SOURCE EXTRACT:

☆ ☆ ☆

For a video tutorial on this process, see this Youtube video.
Start the deposit process
Go to the AEA Data and Code Repository, and start the process:
Checklist for Metadata
- Title (Suggested: “Data and Code for: (NAME OF PAPER)”)
- If only data, or only code are provided, adjust accordingly
- “Principal Investigators” (=Authors)
- These need not be in the same order as on the paper.
- These need not be the same people as on the paper (more, or less, is OK)
- Please ensure that all authors have affiliations (if not affiliated: “Independent Researcher”)
- Summary (Suggested: The abstract from the article and/or a note that this is data and/or code accompanying the article)
- Do not cite the article, or include “forthcoming”.
- Subject Terms (e.g., “Machine Learning”, “Randomized Control Trial”, “Nudges”, …)
- JEL Classification (can be the same as article)
- Manuscript Number (your manuscript tracking number as assigned by the editorial office, e.g., “AER-2019-0000”)
Most deposits will also need to provide the following metadata elements. In some cases, it may not make sense to fill out (for instance, a laboratory experiment may have no meaningful “geographic coverage”). These elements contribute to better inclusion in search engines.
- Geographic coverage (e.g, “United States”, “Florida, U.S.”, “Indonesia”, …)
- Time period(s) (e.g., “1982-2008”)
- Collection date(s)
- Universe (e.g., “All households in Canada”, “Manufacturing establishments in Indonesia”, …)
- Data Type(s)
The following elements are suggested for certain types of data, and may not apply to all types of data.
- Data Source
- Units of Observation
- Any additional metadata elements
Start by providing the metadata (descriptors) for the data and code you are uploading.
Details on Filling Out Metadata
Describe the project
- The title should be “
Data and Code for: [Title of article]”

☆ ☆ ☆

DATA SEGMENT:
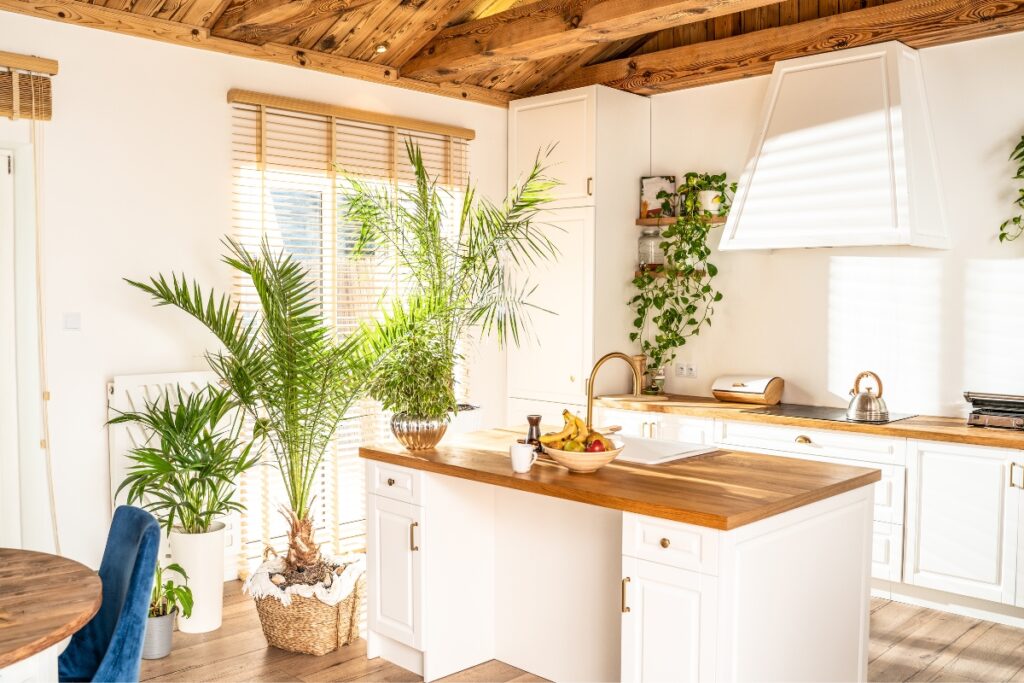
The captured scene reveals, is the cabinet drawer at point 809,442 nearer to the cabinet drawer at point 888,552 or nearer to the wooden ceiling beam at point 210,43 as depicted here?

☆ ☆ ☆

STATED GOAL 1:
From the AEA deposit guide, give again the part that opens with the words "- Subject Terms" and closes with "types of data.", swapping "Universe" for "Population".
STATED GOAL 2:
Carry the AEA deposit guide on from the point where it stops.

REPLY 1:
- Subject Terms (e.g., “Machine Learning”, “Randomized Control Trial”, “Nudges”, …)
- JEL Classification (can be the same as article)
- Manuscript Number (your manuscript tracking number as assigned by the editorial office, e.g., “AER-2019-0000”)
Most deposits will also need to provide the following metadata elements. In some cases, it may not make sense to fill out (for instance, a laboratory experiment may have no meaningful “geographic coverage”). These elements contribute to better inclusion in search engines.
- Geographic coverage (e.g, “United States”, “Florida, U.S.”, “Indonesia”, …)
- Time period(s) (e.g., “1982-2008”)
- Collection date(s)
- Population (e.g., “All households in Canada”, “Manufacturing establishments in Indonesia”, …)
- Data Type(s)
The following elements are suggested for certain types of data, and may not apply to all types of data.

REPLY 2:
- The authors should be those who compiled the data and code. The names, and order of the names, may differ (if necessary) from the article.
- The summary might be short. It can include the abstract of the article itself. It does not need to include information on the related article (which has its own field).
- Identify any funding sources here - the information can be queried by some funders, and can assist with your award reporting.
Scope of project section
To fill out the required metadata elements Subject Terms, JEL Classification, and Manuscript Number, open the “Scope of Project” section:
Click on each + to open the related section:
- Authors MUST provide additional subject terms (keywords). You do not need to repeat JEL codes.
- Authors MUST provide JEL codes (under “Scope of Project”)
- Authors MUST provide the Manuscript Number, (your manuscript tracking number as assigned by the editorial office, e.g., “AER-2019-0000”) as this will allow us to properly connect the repository with the manuscript.
- Where appropriate, authors are REQUIRED to define
- the geographical scope(s)
- the time period(s)
- the universe(s)
- data type(s)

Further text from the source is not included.